Given task >>
Put every line of the listing, from the line containing "How distant is" through the end of the listing, into a Markdown table with the columns Row and Text. The range includes both ends. Number each row and leave out blank lines.

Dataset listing
==*==

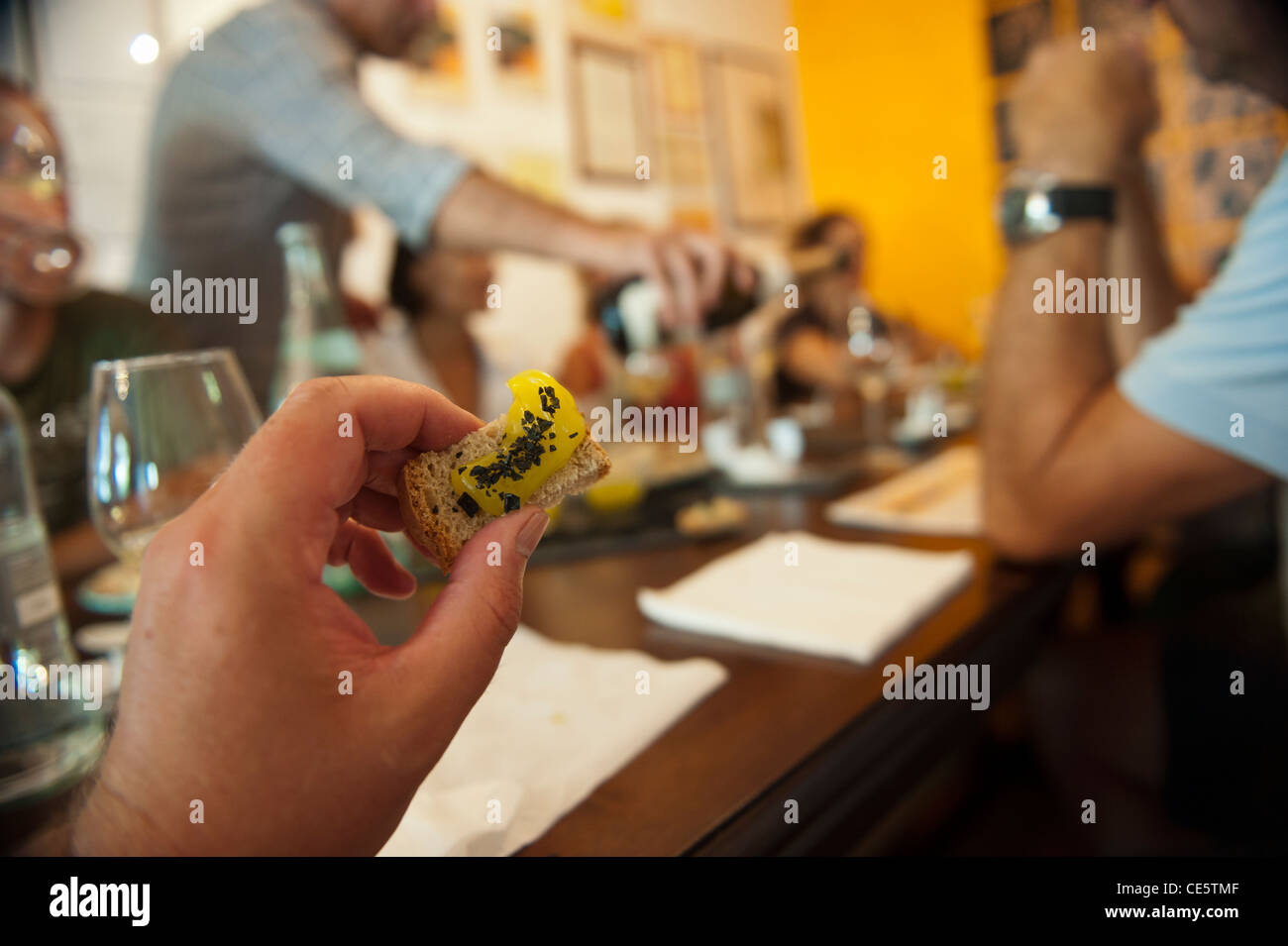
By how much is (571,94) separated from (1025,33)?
2148 millimetres

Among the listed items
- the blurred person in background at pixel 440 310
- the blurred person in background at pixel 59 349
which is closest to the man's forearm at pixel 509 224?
the blurred person in background at pixel 59 349

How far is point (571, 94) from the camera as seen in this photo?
119 inches

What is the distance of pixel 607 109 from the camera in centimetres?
317

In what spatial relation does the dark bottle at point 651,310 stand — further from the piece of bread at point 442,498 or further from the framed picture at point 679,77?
the framed picture at point 679,77

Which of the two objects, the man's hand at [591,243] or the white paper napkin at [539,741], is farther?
the man's hand at [591,243]

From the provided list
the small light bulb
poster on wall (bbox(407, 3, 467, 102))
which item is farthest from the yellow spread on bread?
poster on wall (bbox(407, 3, 467, 102))

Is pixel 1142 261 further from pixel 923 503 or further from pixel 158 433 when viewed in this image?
pixel 158 433

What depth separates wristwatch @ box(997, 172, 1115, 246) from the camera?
897mm

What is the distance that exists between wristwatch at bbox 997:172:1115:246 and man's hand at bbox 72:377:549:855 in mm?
883

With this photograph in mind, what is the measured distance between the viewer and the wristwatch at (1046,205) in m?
0.90

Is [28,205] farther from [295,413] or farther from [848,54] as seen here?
[848,54]

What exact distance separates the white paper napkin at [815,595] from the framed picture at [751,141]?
3236 millimetres

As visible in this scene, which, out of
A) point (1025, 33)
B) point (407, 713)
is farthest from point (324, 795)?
point (1025, 33)

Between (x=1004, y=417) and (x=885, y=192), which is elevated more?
(x=885, y=192)
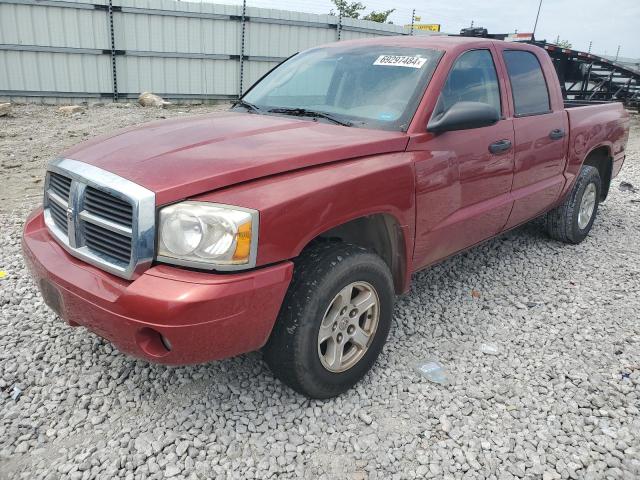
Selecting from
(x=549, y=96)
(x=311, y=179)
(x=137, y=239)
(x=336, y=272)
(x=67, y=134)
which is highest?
(x=549, y=96)

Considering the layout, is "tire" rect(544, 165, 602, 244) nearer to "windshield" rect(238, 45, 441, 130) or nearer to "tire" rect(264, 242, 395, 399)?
"windshield" rect(238, 45, 441, 130)

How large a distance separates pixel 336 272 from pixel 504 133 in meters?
1.81

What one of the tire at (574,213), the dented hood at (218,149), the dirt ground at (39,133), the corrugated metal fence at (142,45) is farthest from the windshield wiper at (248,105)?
the corrugated metal fence at (142,45)

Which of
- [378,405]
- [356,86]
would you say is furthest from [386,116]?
[378,405]

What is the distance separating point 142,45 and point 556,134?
1088cm

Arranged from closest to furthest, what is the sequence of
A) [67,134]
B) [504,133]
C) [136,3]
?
[504,133] < [67,134] < [136,3]

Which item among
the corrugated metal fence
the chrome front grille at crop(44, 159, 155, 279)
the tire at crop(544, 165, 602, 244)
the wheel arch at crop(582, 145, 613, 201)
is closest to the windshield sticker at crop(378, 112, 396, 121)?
the chrome front grille at crop(44, 159, 155, 279)

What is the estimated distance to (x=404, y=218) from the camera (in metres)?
2.74

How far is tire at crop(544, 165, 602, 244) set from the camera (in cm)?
472

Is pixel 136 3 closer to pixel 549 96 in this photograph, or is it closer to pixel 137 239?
pixel 549 96

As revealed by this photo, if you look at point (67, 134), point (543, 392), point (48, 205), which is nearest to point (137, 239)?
point (48, 205)

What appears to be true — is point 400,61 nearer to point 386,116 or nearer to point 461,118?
point 386,116

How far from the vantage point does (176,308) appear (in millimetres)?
1935

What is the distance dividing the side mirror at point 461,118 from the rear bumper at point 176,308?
125cm
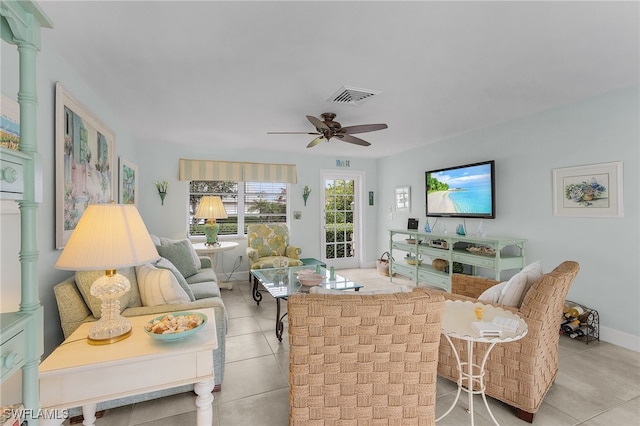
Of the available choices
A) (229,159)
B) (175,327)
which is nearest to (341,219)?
(229,159)

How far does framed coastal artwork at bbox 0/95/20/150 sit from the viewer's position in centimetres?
146

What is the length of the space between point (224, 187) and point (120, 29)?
369 cm

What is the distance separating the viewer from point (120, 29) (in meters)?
1.86

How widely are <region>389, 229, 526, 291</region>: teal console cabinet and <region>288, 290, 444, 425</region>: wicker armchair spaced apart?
8.32 feet

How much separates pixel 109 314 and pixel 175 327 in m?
0.39

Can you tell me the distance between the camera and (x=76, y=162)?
92.5 inches

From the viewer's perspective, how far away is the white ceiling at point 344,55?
1.70 m

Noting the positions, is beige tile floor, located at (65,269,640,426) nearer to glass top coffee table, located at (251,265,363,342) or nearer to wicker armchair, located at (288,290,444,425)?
glass top coffee table, located at (251,265,363,342)

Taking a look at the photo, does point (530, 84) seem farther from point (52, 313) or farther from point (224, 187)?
point (224, 187)

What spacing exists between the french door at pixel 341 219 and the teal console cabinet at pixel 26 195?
209 inches

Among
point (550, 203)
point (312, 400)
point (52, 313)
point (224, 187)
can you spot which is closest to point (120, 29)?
point (52, 313)

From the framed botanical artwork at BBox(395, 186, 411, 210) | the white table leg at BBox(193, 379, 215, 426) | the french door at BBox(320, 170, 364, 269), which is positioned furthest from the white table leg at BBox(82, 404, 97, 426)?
the framed botanical artwork at BBox(395, 186, 411, 210)

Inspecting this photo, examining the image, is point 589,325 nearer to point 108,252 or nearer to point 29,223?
point 108,252

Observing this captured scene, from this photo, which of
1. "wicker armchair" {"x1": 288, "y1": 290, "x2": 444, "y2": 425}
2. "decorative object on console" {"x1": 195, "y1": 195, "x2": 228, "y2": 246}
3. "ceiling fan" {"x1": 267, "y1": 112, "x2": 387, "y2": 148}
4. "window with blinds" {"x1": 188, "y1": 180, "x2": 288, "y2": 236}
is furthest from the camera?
"window with blinds" {"x1": 188, "y1": 180, "x2": 288, "y2": 236}
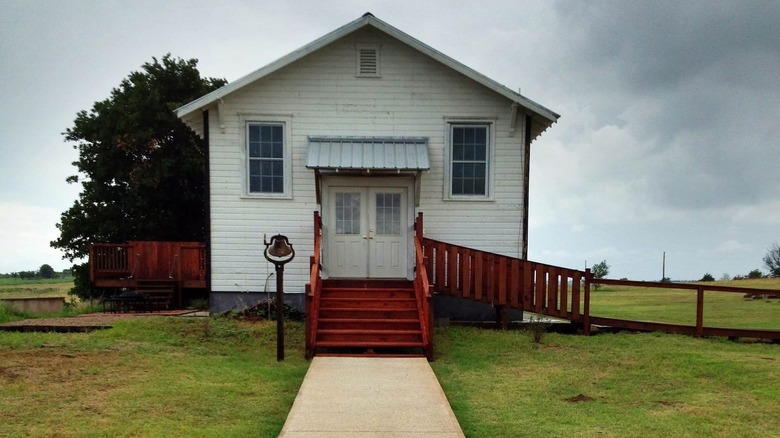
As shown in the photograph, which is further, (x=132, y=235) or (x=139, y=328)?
(x=132, y=235)

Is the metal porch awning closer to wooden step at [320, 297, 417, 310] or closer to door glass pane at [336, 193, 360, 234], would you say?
door glass pane at [336, 193, 360, 234]

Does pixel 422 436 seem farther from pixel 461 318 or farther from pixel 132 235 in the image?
pixel 132 235

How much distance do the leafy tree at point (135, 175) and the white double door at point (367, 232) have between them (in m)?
13.3

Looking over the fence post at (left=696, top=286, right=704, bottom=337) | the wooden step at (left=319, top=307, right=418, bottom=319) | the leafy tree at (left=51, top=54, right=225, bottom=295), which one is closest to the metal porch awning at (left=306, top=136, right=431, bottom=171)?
the wooden step at (left=319, top=307, right=418, bottom=319)

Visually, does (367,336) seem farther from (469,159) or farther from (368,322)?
(469,159)

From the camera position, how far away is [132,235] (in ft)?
77.6

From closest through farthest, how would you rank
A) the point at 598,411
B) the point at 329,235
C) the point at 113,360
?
the point at 598,411
the point at 113,360
the point at 329,235

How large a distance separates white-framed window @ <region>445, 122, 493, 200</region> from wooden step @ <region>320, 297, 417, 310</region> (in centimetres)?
339

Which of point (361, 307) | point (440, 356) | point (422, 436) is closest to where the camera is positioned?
point (422, 436)

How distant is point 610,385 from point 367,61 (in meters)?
8.93

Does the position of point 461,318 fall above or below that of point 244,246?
below

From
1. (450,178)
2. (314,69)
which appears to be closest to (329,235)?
(450,178)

==*==

Solution to the problem >>
| Row | Text |
|---|---|
| 1 | How distant is point 610,385 from point 367,61 (in meters)? |
| 2 | 8.93 |
| 3 | Does the position of point 461,318 fall above or below that of point 244,246? |
| 4 | below |
| 5 | From |
| 6 | 1. (450,178) |
| 7 | 2. (314,69) |
| 8 | which appears to be closest to (329,235)? |
| 9 | (450,178) |